The Red Sox won't win again until Craig Breslow is gone. I heard a press conference yesterday with him and Sam Kennedy--who is also an idiot and comes off as incapable of sincerity--that was just embarrassing. Corporate speak, Yale speak, meaningless terms repeated again and again. Craig Breslow is the sports version of a writer who thinks they're special because they name a character Acker. You cannot take someone like that seriously. Personally, professionally. These two boobs must have said some version of the word "alignment" a dozen times.
If Breslow was like this when he played, his teammates must have hated him. He must not have had a friend on any team he was a part of and been the butt of everyone's jokes. He was on a conference call with some scout, and the scout thought the call was over, and Breslow a "fucking stiff"--which he is--and Breslow heard and fired the guy. You are a fucking stiff to the max. And an arrogant stiff whose arrogance will be his undoing. This guy is going to be humbled. He will fail in this job and be fired. Mark my words. But he's such a fucking arrogant stiff that he probably won't even learn a lesson. The Red Sox front office is insufferable.

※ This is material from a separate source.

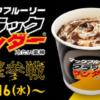 【マック】食べたぁい!マックフルーリー「ブラックサンダー味」16日から発売★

Sox bounced back from an 8-0 drubbing on Tuesday to win a Garrett Crochet start yesterday, 3-1. They're not scoring much. Weren't before Devers was dealt, but the pitching they've been getting isn't nearly what the pitching is going to be. There's going to be a big drop-off, Crochet aside, in all probability. Have to find ways to score more runs. Abreu's return could help, Bregman sounds like he's ahead of schedule, and though most people sleep on him or think he's ineffectual, I actually like Matsuzaka. He puts the bat on the ball consistently, which is rare these days, and I think they need someone like that.

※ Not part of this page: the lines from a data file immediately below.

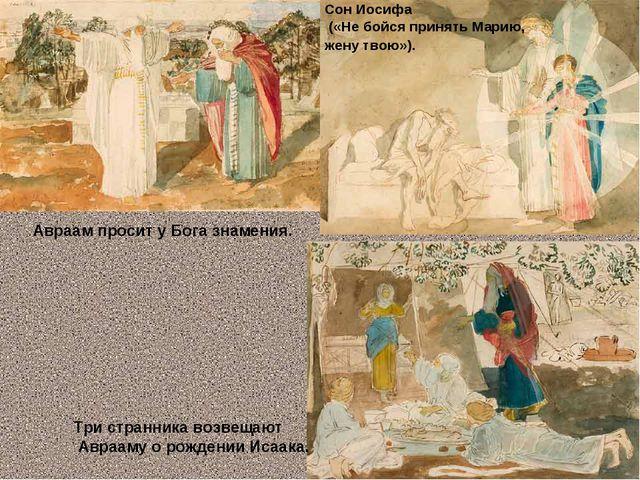 Авраам просит у Бога знамения. Три странника возвещают Аврааму о рождении Иса...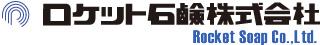 商品紹介|福岡県飯塚市のロケット石鹸|安心・安全な石鹸・衣料用洗剤・漂白剤・台所用洗剤・シャンプー・ボディソープなどの製造・OEMの受託製造を行っております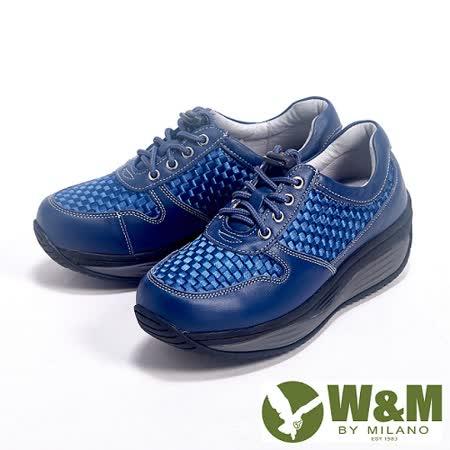 W&M (女)FIT系列 簡約氣墊增高休閒女鞋-藍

My sense regarding the AL postseason here on June 19: You're right there for the third Wild Card spot with a .500 record at the moment. It feels chintzy talking about a third Wild Card spot. Baseball is a regal, classy game. Playoff teams should be division winners. Not a second this and a third that. But that's how it is now, so I'm playing along. By the end of September, you're going to need to be ten games or so above .500 for that third Wild Card spot. .500 or a game or two above won't cut it. Someone's going to surge forward a bit. I'd like that to be the Red Sox.
Listened to the Grateful Dead's performance of "Dark Star" at Veneta on 8/27/72 a couple times the other night. Certain Dead performances acquire a consensual "best ever" reputation because of availability. That is, the performance has long been available in good sound and was a standard/staple as a result in the tape trading days. That inflates the reputation. As with this "Dark Star" and Cornell 1977. I'm not suggesting this isn't dynamic art, because it is.

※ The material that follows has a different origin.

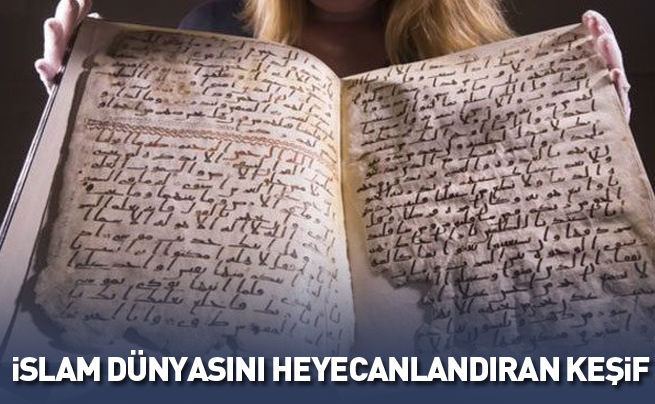 Dünyanın en eski Kur'an sayfası bulundu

On Sunday at the Brattle I saw a couple of noirs: 1951's Tomorrow is Another Day and 1949's Tension. Neither had ever screened at the Brattle before, so it was cool to be there for that. Tomorrow is Another Day is the superior film. Ray Teal gets a chunky role and is very good in it. Tension is what I guess you'd call a hoot. Anything with Audrey Totter is likely to be over the top (her eyebrows alone could have received separate billing in 1947's Lady in the Lake), and Tension is no exception. This was part of the Brattle's annual film noir program. There were fewer people at Tomorrow is Another Day, which began at noon, but I'd estimate that there were 100 people there for Tension.